Entries from a dataset
══════════════════════════════

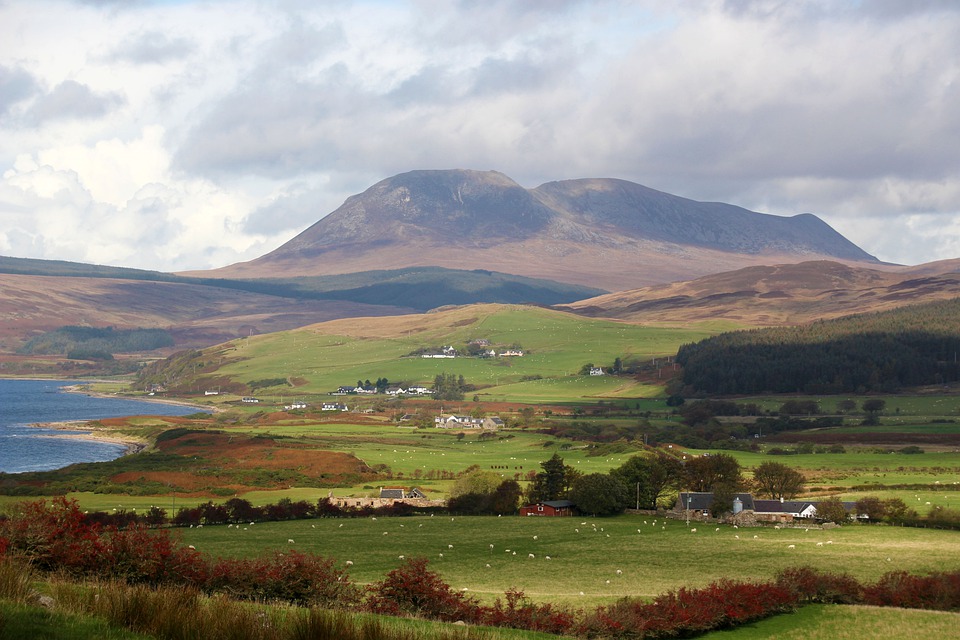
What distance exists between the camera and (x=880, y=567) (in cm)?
4353

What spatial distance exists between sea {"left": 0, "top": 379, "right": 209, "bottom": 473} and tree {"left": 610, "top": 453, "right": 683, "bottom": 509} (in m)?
52.5

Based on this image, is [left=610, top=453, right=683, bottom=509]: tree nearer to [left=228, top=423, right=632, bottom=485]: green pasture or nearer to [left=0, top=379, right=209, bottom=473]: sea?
[left=228, top=423, right=632, bottom=485]: green pasture

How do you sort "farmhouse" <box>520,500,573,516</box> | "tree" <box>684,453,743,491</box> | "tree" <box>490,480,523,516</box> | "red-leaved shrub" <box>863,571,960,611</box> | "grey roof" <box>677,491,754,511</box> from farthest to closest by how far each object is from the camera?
1. "tree" <box>684,453,743,491</box>
2. "farmhouse" <box>520,500,573,516</box>
3. "tree" <box>490,480,523,516</box>
4. "grey roof" <box>677,491,754,511</box>
5. "red-leaved shrub" <box>863,571,960,611</box>

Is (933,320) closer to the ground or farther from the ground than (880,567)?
farther from the ground

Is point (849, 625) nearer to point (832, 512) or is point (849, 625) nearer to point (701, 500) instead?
point (832, 512)

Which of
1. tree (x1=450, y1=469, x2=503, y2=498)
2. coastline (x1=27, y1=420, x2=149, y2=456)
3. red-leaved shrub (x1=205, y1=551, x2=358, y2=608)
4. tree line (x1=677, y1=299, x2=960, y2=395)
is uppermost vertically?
tree line (x1=677, y1=299, x2=960, y2=395)

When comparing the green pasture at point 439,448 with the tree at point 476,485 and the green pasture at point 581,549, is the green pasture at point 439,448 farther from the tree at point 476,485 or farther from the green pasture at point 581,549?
the green pasture at point 581,549

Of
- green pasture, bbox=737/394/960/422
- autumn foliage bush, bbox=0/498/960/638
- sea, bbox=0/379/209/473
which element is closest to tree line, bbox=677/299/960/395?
green pasture, bbox=737/394/960/422

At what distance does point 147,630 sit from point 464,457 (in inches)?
3144

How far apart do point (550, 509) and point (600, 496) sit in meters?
3.32

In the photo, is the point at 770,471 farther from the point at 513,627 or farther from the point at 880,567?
the point at 513,627

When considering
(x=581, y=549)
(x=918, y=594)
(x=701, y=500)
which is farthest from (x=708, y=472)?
(x=918, y=594)

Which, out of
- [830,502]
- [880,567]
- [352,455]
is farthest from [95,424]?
[880,567]

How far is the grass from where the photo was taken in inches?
1219
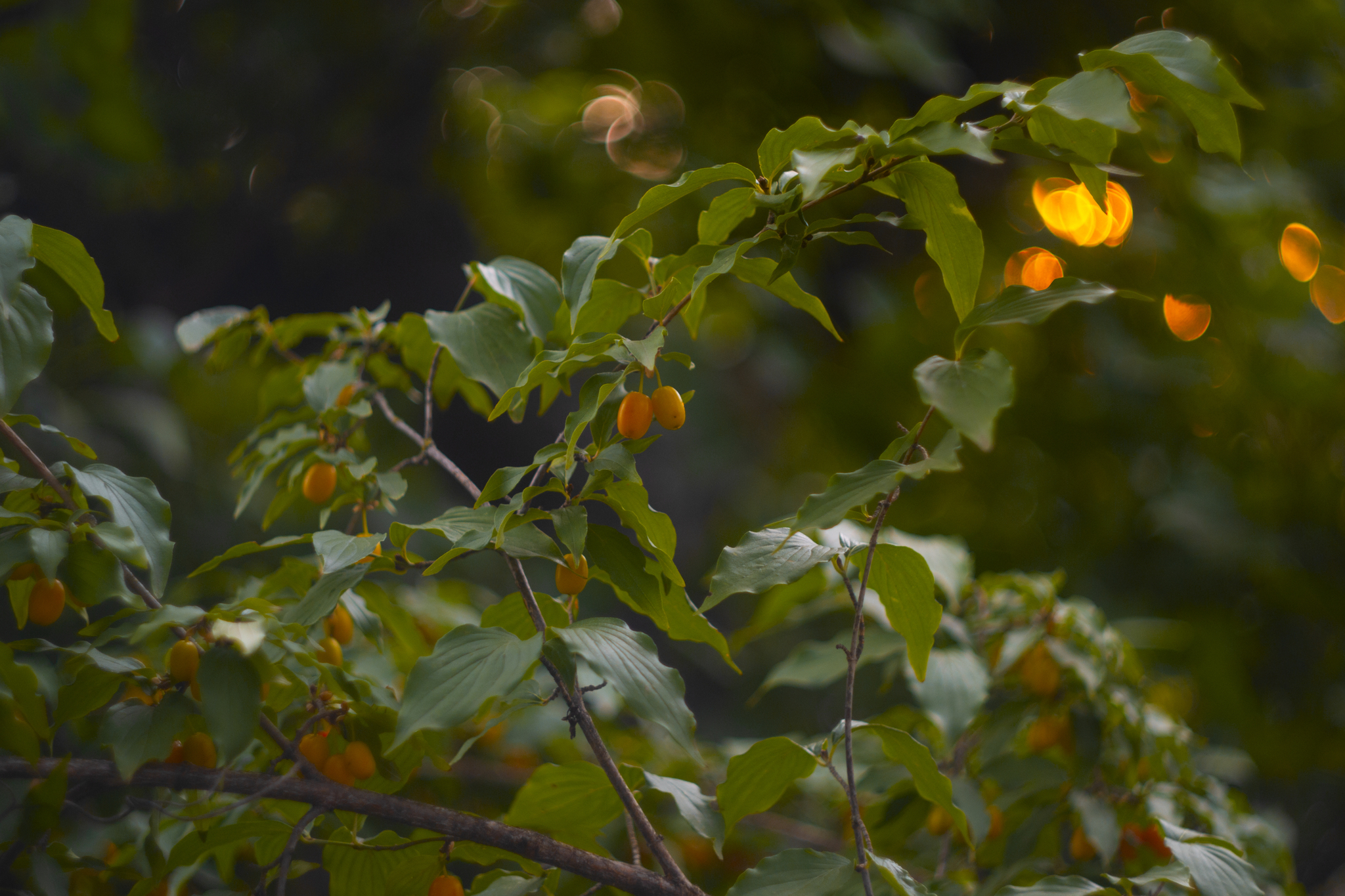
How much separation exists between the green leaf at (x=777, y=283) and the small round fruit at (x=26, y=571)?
0.41m

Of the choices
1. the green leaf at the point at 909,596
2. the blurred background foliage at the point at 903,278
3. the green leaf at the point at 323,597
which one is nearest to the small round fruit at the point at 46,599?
the green leaf at the point at 323,597

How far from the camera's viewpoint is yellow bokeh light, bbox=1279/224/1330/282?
61.9 inches

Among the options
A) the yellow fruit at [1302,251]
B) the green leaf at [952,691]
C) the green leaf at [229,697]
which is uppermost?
the green leaf at [229,697]

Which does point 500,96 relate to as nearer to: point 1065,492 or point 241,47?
point 241,47

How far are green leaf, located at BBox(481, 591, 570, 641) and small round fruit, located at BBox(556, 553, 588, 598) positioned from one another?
2 centimetres

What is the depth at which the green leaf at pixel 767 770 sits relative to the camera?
49cm

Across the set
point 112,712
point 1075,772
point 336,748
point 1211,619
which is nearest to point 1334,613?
point 1211,619

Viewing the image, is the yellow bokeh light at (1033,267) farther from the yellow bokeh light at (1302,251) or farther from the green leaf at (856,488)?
the green leaf at (856,488)

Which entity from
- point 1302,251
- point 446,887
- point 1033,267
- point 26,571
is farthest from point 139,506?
point 1302,251

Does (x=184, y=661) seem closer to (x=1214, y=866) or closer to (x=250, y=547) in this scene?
(x=250, y=547)

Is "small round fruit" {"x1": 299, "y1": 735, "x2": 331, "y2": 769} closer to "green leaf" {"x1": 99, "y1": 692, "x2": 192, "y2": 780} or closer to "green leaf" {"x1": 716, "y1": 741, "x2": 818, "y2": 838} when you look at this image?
"green leaf" {"x1": 99, "y1": 692, "x2": 192, "y2": 780}

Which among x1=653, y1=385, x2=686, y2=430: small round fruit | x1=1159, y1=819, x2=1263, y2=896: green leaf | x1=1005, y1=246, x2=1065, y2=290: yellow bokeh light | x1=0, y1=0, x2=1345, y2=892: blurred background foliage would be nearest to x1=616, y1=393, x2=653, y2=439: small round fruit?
x1=653, y1=385, x2=686, y2=430: small round fruit

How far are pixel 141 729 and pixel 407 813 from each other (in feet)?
0.48

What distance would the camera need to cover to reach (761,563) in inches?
17.3
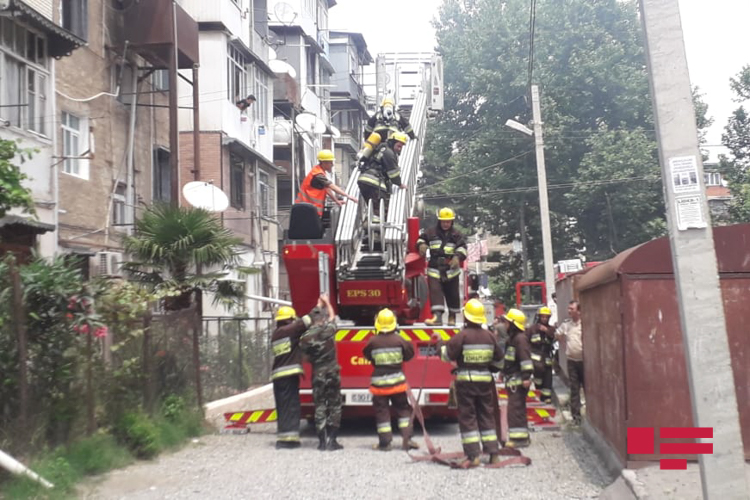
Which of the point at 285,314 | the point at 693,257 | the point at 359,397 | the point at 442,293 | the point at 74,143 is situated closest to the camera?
the point at 693,257

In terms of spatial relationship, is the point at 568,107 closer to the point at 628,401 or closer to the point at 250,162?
the point at 250,162

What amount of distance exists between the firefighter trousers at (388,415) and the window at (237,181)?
15.5 m

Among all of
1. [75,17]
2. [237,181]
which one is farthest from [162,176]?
[75,17]

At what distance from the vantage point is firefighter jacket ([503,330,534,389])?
10578 millimetres

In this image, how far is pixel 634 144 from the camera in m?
31.0

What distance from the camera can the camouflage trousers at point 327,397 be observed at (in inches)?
444

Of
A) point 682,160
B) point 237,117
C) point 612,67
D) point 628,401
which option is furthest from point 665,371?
point 612,67

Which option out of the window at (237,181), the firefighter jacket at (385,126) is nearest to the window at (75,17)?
the firefighter jacket at (385,126)

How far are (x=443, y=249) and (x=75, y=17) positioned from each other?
30.6ft

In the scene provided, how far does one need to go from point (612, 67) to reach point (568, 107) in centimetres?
219

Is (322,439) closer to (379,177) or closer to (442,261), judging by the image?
(442,261)

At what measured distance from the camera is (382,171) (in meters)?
12.8

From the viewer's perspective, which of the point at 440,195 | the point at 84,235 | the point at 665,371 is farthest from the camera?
the point at 440,195

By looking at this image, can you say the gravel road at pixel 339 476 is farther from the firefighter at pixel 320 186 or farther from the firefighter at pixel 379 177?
the firefighter at pixel 379 177
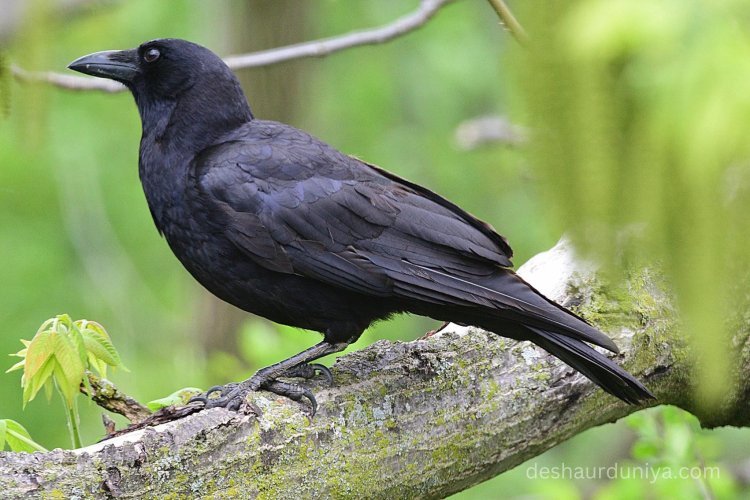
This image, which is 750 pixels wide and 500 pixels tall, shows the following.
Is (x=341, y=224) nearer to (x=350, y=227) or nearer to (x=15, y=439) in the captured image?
(x=350, y=227)

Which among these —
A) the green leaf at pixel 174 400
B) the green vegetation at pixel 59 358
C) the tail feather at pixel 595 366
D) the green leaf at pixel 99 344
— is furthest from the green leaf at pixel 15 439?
the tail feather at pixel 595 366

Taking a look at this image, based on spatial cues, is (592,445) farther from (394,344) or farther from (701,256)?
(701,256)

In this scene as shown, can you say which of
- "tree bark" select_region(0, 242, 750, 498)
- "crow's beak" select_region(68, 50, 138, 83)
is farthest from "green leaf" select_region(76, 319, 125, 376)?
"crow's beak" select_region(68, 50, 138, 83)

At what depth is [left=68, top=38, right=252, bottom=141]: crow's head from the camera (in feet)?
13.3

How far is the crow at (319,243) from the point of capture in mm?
3299

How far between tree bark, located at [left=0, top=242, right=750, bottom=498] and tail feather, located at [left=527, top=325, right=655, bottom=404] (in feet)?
0.46

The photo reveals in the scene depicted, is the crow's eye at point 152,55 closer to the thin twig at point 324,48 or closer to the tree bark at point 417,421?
the thin twig at point 324,48

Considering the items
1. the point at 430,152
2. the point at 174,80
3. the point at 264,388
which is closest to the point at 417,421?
the point at 264,388

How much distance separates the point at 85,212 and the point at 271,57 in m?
5.91

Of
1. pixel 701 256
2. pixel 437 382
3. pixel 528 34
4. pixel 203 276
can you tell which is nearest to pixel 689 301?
pixel 701 256

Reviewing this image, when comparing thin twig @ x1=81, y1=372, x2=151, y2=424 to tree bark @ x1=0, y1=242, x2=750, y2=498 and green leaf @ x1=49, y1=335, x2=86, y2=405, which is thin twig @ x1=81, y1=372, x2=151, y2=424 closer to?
green leaf @ x1=49, y1=335, x2=86, y2=405

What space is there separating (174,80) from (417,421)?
198cm

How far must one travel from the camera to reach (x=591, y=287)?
141 inches

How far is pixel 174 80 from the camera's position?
414cm
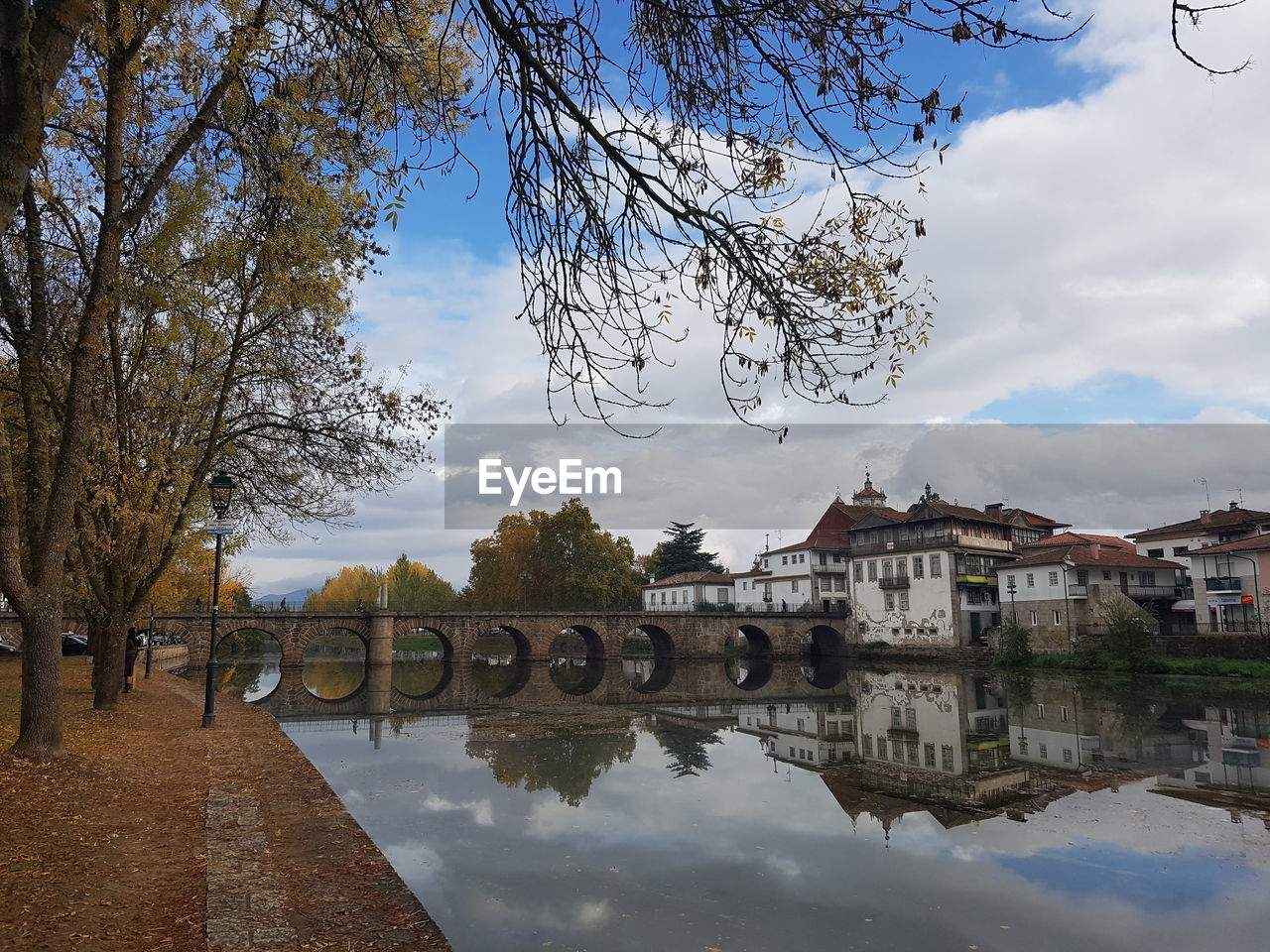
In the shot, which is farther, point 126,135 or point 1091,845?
point 126,135

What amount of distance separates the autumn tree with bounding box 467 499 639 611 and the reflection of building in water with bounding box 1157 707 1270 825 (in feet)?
165

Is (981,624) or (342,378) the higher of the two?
(342,378)

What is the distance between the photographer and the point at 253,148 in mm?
9562

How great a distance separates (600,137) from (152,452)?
11.8 m

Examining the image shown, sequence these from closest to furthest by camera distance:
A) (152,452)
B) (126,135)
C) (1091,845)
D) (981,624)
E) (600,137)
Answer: (600,137) → (1091,845) → (126,135) → (152,452) → (981,624)

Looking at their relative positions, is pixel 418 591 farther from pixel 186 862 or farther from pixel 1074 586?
pixel 186 862

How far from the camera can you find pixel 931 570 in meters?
55.2

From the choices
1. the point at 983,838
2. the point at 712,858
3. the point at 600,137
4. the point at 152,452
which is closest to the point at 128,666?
the point at 152,452

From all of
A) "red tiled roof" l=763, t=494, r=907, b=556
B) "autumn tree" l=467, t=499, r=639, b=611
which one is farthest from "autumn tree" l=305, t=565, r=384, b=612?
"red tiled roof" l=763, t=494, r=907, b=556

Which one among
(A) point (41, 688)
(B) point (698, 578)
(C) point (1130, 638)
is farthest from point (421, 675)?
(B) point (698, 578)

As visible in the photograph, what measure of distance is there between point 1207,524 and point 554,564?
46879mm

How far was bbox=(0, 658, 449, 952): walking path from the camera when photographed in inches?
208

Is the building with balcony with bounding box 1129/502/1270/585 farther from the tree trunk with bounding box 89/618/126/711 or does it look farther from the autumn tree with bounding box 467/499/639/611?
the tree trunk with bounding box 89/618/126/711

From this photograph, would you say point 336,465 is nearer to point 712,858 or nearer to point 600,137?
point 712,858
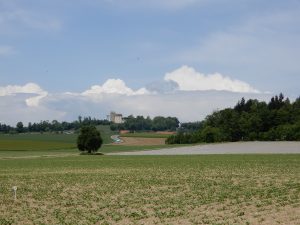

══════════════════════════════

What the exercise asks
Copy the rows word for word, starting at the line with "From all of" and continuing through the end of the rows, both ends included. Leave the pictures out of your copy.

Expected answer
From all of
A) "red tiled roof" l=763, t=494, r=907, b=556
B) "autumn tree" l=467, t=499, r=639, b=611
which one is farthest from "autumn tree" l=305, t=565, r=384, b=612?
"red tiled roof" l=763, t=494, r=907, b=556

Which one among
(A) point (41, 688)
(B) point (698, 578)
(C) point (1130, 638)
is farthest from point (421, 675)?
(B) point (698, 578)

As visible in the photograph, what measure of distance is there between point 1207,524 and point 554,564?
46879mm

How far was bbox=(0, 658, 449, 952): walking path from the camera when photographed in inches?
208

Is the building with balcony with bounding box 1129/502/1270/585 farther from the tree trunk with bounding box 89/618/126/711 or does it look farther from the autumn tree with bounding box 467/499/639/611?
the tree trunk with bounding box 89/618/126/711

From this photograph, would you say point 336,465 is nearer to point 712,858 or nearer to point 600,137?
point 712,858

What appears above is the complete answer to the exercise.